Me Daniel Merchat, qui défend l'un des baqueux, avait dit jeudi que la BAC du 18e n'était pas celle de "Privas"; Me Anne-Laure Compoint, qui défend deux policiers, a évoqué "les objectifs" des chefs, auxquels sont ajoutés "un préfet de police", Didier Lallement, et une maire de Paris, Anne Hidalgo, qui souhaitent à tout prix une capitale "propre" pour "les JO 2024", avec un nettoyage de ce qui est connu comme la "colline du crack".  Les avocats de Karim M., alias "Bylka", considéré comme le principal protagoniste dans cette affaire de ripoux, ont été aussi dans ce sens, parlant d'un quotidien dans le quartier de la Goutte d'Or fait de "violence" et "de drogue" auxquels doivent faire face chaque jour des policiers dépourvus de moyens et d'effectifs. 

Les robes noires ont également pointé le manque de preuves dans ce dossier. "Je ne vous cache pas que les réquisitions à 8 ans de détention m'ont surpris, des réquisitions d'une extrême sévérité. Au-delà du quantum de la peine, cette sévérité s'appuie sur des interrogations, des paroles, ou des accusations qu'il faut recevoir avec prudence", a ainsi insisté Me Maisonneuve, l'un des avocats de Bylka au début de sa plaidoirie. 

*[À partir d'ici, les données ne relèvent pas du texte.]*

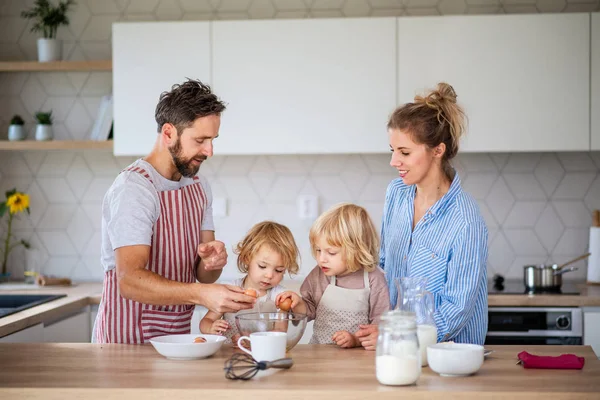 Mutfakta iki küçük çocuğu olan genç bir aile yemek pişiriyor.. — Stok fotoğraf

"On dit à Karim M. : vous avez été condamnés deux fois (il a été condamné avant son entrée dans la police en 2003 pour violences et outrages, ndlr) dans le passé et vous n'auriez pas dû rentrer dans la police. On a l'impression que Karim M. avait dès l'origine l'idée de faire des affaires en rentrant dans la police, ça n'est pas raisonnable", a estimé son défenseur. Jeudi, la substitut du procureur avait dit au sujet de Bylka qu'il avait "infiltré l'institution policière pour mieux s'en servir de l'intérieur et poursuivre son chemin de délinquant".

"Neyret a été condamné à moins que ça"

Emmanuel Marsigny, l'autre avocat de Bylka, est lui convaincu que "le sort judiciaire de Karim M. était scellé avant même que l'on commence à faire une enquête. Pourquoi? Par qu'on n'a jamais digéré que Karim M. intègre la police". "Quand on veut tuer son chien, on l'accuse d'avoir la rage" a-t-il ajouté. 

Il s'en est pris ensuite lui aussi au quantum. "Michel Neyret, qui a donné des informations à des trafiquants pour qu'ils échappent à la justice, qui a reçu des cadeaux d'une valeur extrêmement forte, a été condamné à moins : deux ans et demi de prison, a-t-il rappelé. Pour Karim M., la preuve, il n'y en a pas. La manière dont ce dossier est construit, sur des accusations les plus graves, fait que nécessairement vous devrez le relaxer. Karim M. n'est pas un trafiquant, pas un policier corrompu."

"Hypocrisie du ministère public"

Me Marsigny a également estimé que c'était "une hypocrisie du ministère public de prétendre qu'il n'y a pas de politique du chiffre. Demandez à tous les officiers de France s'il n'y pas d'objectifs à réaliser !" "Et c'est une hypocrisie aussi du ministère public que de vous faire soutenir et de vous faire juger que les policiers n'auraient pas d'informateur", a-t-il considéré avant de lancer au tribunal : "Si vous qualifiez pénalement cet agissement d'avoir recours aux informateurs, votre décision va être un vrai coup de tonnerre."

La décision a été mise en délibéré au lundi 22 février à 13h30.